Cliff Doerksen did not belong to the Northwestern community for long, but he left a mark. The Harvey Kapnick Business Institutions Program and School of Continuing Studies professor died unexpectedly at age 47 in late December, leaving behind a wife, daughter and other friends and family members.
The Chicago Tribune reported that he was found dead in his home Dec. 17. An autopsy will determine the cause of death.
“He wasn’t widely known, but the people that did know him knew that he was a very special guy,” said Bruce Carruthers, a Northwestern sociology professor and Doerksen’s brother-in-law. “Part of what made him a good person in the classroom also made him a very fun guy to be around. He was the kind of person that if you were just kind of kidding around, he often could just come up with a one liner or a zinger that cracked up the room.”

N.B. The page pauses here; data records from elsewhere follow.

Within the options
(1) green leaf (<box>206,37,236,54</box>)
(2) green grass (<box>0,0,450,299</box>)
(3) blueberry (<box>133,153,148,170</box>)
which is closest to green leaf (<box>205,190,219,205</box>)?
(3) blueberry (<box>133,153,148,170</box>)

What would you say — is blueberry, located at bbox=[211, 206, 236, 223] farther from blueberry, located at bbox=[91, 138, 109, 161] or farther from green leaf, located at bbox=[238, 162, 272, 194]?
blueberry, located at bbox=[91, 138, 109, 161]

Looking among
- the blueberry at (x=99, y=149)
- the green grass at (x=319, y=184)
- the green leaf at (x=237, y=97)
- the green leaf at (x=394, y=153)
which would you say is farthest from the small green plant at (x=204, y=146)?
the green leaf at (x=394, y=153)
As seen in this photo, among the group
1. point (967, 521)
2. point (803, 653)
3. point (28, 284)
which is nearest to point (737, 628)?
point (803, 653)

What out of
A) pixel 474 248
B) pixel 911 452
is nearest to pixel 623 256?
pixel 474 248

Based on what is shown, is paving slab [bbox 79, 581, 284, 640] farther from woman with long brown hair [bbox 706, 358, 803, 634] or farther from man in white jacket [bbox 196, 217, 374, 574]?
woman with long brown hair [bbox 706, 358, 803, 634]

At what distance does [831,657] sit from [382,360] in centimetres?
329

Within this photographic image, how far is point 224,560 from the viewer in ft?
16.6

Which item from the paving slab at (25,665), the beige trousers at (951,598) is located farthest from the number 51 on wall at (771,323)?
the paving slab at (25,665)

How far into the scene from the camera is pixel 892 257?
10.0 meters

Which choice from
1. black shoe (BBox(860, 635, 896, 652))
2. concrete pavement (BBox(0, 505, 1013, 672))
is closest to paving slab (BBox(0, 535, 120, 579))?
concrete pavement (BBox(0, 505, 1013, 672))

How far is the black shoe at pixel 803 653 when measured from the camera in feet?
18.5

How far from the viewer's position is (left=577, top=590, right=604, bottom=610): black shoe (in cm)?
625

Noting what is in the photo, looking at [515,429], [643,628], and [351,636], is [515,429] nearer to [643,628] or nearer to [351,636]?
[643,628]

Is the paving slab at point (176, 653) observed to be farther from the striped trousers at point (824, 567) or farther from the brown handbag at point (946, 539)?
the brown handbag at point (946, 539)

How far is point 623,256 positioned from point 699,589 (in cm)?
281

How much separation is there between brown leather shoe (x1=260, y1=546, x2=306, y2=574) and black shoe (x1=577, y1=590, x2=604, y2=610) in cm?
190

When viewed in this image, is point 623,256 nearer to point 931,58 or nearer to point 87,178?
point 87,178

Doerksen had a Ph.D. in history from Princeton University. He was a well-known journalist whose work appeared in such publications as the Chicago Reader, Time Out Chicago, The New York Times and WBEZ Chicago’s This American Life. He also published scholarly essays on history. He began teaching at Northwestern last school year.
Mark Witte, economics professor and BIP director, emphasized the wide variety of knowledge Doerksen brought to Northwestern with him, including history, journalism, cinema, cooking and marketing.
“He can draw on his historical background and bring in aspects of contemporary life and show relevance,” Witte said. “He was certainly a popular guy.”
Carruthers seconded Witte’s assertion about his wide breadth of knowledge, referring to Doerksen as “culturally omnivorous.” He added that Doerksen’s constant desire to learn more enriched his research and his teaching style.
“Chicago has lost a wonderful cultural critic, and we in journalism have lost a friend and colleague,” Sartin wrote. “Cliff wrote with razor-sharp wit and deep intelligence about film and culture.”
Students in Doerksen’s BIP class, “Marketing Management,” were informed of his death over break. Economics professor Peter Sattler will replace him.
“It was an amazing stroke of luck that he came to us and it was just terrible that he went away,” Witte said.